* **Instructions to follow**
Would you return exactly the lines running from the one with "DISCUSSÃO: Impacto desses" to the bottom of the listing below, and no others?
%%
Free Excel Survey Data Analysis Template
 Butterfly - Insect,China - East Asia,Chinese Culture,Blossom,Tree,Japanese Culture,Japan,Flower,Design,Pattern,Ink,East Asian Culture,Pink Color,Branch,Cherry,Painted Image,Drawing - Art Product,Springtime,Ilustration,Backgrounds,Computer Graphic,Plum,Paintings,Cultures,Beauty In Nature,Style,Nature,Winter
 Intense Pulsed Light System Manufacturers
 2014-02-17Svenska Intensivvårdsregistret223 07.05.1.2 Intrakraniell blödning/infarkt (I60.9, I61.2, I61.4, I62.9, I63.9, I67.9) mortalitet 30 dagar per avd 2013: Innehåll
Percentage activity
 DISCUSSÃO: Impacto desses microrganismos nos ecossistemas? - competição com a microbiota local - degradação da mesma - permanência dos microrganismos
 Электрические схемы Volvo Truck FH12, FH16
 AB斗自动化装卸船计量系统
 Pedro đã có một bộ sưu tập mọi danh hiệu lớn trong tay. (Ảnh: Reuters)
%%
* **Solution below**
 DISCUSSÃO: Impacto desses microrganismos nos ecossistemas? - competição com a microbiota local - degradação da mesma - permanência dos microrganismos
 Электрические схемы Volvo Truck FH12, FH16
 AB斗自动化装卸船计量系统
 Pedro đã có một bộ sưu tập mọi danh hiệu lớn trong tay. (Ảnh: Reuters)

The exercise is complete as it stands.